Best of luck. Target Prio on the wagon with the Big Mek inside. Or if he´s using them as firing platforms.. ur... dont bother, ork BS is bullshait.


----------



## msteward (Jan 5, 2011)

Run your heavies as a combination of vindicators, land raiders (also a good transport for your berserkers). Ork anti-tank weapons are terrible so you have a good survivability chance. If you dont want to run one of these. This may be a good opportunity to take the Havocs off the shelf and autocannon or heavy bolter the shit out of them; it's up to you if if you want more shots or a greater range and strength.

I play a guy who runs a similar list, 2 units of 30 boyz and a KFF big mech close enough to each of them to get the save, and the thing he hates the most is my land raider. I rig it up with a havoc launcher and demonic possession, and fill it either with Khorne Berserkers or Terminators with Lightning Claws (make them champions if you have the points to spare). Instead of running it up and assaulting them immediately, l sit it back and soften them up while they advance. Once they're within 18 inches, you can move 12" and assault of of the land raider if you like but i prefer to get one more round of shooting in before I do that. 

As it's been said already. Patience is a virtue against orks, don't be afraid to stand back and shoot the hell out of him while he runs up to you.


----------



## ArchangelPaladin (Jul 7, 2010)

A decent general rule is to shoot the stompy stuff and stomp the shooty stuff. As ork are stompy shoot them, so just sit as far back as possible and bring as many templates as you can. 

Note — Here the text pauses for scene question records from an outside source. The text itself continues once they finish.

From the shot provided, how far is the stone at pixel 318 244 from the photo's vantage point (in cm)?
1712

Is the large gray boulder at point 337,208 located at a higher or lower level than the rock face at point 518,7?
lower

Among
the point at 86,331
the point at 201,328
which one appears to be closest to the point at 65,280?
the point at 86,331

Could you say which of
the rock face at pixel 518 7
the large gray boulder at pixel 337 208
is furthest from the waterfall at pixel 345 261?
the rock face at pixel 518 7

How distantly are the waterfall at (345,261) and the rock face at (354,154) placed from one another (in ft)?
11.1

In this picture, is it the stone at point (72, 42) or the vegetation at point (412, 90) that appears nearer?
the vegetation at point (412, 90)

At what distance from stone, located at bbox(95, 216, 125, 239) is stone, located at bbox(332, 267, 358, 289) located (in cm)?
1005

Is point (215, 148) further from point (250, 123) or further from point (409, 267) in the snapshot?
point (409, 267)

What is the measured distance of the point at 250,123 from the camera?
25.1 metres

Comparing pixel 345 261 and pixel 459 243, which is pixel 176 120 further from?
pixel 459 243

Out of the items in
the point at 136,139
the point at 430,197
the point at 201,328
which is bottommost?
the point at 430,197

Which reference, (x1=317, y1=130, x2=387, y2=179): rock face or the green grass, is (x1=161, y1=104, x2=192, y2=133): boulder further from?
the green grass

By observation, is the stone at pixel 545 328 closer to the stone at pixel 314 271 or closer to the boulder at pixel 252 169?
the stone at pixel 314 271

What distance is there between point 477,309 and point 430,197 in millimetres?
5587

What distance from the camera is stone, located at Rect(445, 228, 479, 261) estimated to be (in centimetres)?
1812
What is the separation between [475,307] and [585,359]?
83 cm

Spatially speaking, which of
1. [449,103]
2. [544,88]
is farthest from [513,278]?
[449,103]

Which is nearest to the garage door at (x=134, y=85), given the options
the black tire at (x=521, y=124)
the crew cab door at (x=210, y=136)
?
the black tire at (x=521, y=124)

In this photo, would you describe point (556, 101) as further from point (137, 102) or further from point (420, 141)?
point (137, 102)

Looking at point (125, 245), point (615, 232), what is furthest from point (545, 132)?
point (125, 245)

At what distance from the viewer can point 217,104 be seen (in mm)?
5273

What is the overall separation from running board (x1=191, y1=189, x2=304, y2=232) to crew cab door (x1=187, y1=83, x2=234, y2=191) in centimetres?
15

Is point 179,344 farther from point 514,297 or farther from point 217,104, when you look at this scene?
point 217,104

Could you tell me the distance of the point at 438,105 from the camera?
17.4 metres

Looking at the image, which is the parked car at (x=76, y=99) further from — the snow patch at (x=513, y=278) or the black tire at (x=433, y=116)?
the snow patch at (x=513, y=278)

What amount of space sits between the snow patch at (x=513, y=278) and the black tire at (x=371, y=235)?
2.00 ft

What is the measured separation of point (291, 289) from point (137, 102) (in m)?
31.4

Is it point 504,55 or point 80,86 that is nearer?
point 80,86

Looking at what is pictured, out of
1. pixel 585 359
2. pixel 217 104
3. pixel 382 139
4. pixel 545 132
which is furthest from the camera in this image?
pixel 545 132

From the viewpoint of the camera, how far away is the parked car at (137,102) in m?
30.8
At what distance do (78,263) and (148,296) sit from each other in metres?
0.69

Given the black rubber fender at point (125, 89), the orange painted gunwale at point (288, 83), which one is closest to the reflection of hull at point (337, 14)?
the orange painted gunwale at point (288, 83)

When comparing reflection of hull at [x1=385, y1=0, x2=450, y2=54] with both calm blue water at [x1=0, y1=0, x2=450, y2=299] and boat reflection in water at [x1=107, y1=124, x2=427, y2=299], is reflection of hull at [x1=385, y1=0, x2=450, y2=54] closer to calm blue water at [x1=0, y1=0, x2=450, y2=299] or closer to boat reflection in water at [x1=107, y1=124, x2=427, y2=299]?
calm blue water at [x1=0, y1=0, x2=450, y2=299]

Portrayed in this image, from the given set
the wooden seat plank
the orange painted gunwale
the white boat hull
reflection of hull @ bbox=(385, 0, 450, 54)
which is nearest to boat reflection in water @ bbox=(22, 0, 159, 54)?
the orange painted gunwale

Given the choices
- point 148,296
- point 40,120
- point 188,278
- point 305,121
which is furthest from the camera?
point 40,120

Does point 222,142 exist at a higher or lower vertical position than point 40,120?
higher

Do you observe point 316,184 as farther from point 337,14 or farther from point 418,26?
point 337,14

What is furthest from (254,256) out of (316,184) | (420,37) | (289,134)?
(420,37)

Also you’re opponents list is not all that great so if you tailor your army you should be able to really bring the pain; ‘ard boyz, shooty wagons, deff dreads, oh my. He’s spending alot of points for not much gain.


----------



## 5tonsledge (May 31, 2010)

take 3 chosen squads 5 man squads with 5 flammers should add up to 15 flammers. get them in rhinos. then take havocs with auto cannons in the back field. 2 daemon princes Mos Los. then fill in youre troops with what you want. Plague marines eat orks up, but with those power claws id suggest just taking large CSM squads. auto cannons will be good on corners. cause im assuming he is rushing up towards you. so wait to get side armor in those Battle wagons. cant get every cover save. anyways if you want to play it safe rush him with youre daemon princes and youre chosen. kill the killa kans with the auto cannons. those chosn will rip squads apart. thats a lot of wounds.


----------